The invention uses an optical distance sensor as a visual servo system of a robot, a probe is fixed and clamped at the tail end of a 7-joint cooperative mechanical arm, the optical distance sensor is integrally arranged at the tail end of the probe, and the optical distance sensor comprises: a laser pen for emitting red point laser, a miniature high-frame rate CCD camera, wherein the CCD camera collects RGB color images of an imaging area and laser points at the same time and transmits the RGB color images to a host in real time; the host machine completes the image processing, recognizes the position of the laser spot, establishes a TCP/IP-based communication channel between the host machine and the robot controller, and establishes a motion compensation control loop.
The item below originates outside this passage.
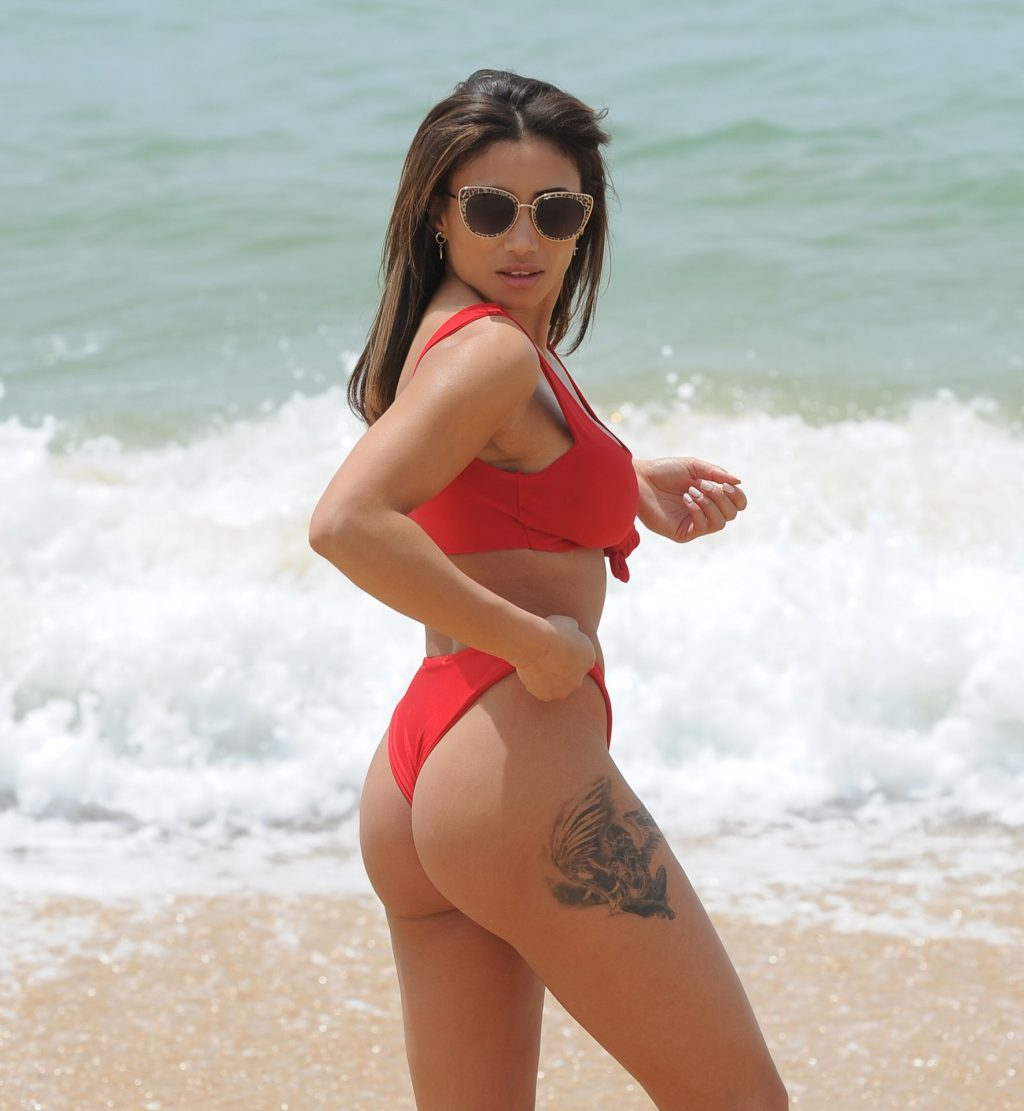 Kayleigh Morris Seen Enjoying A Day On The Beach In Tenerife (23 Photos)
Based on the triangulation principle, the distance between the current probe and the surface of the skin sample is calculated in real time according to the position of the laser point on the surface of the sample, and a calculated control instruction is sent to a robot controller to control and guide the robot to clamp the OCT probe to move in the direction perpendicular to the surface of the sample, so that axial motion compensation is realized.
There is also provided a motion compensated assisted OCT method comprising the steps of:
(I) An optical distance sensor is used as a visual servo system of the robot, a probe is fixed and clamped at the tail end of the 7-joint cooperative mechanical arm, and the optical distance sensor is integrally arranged at the tail end of the probe;
(II) the CCD camera collects RGB color images of the imaging area and the laser points at the same time, and transmits the RGB color images to the host computer in real time;
(III) finishing image processing by a host computer, identifying the position of the laser point, and obtaining the position information of the laser point on the surface of the sample;
(IV) based on the principle of triangulation, calculating the accurate distance from the probe to the sample according to the identification and positioning result of the laser point, sending a control instruction to the mechanical arm by the host computer,
the mechanical arm controller enables the mechanical arm clamping probe to axially move to follow the surface of the sample so as to compensate the axial movement of the sample;
(V) establishing a TCP/IP based communication channel between the host and the robot controller,
a motion compensation control loop is established.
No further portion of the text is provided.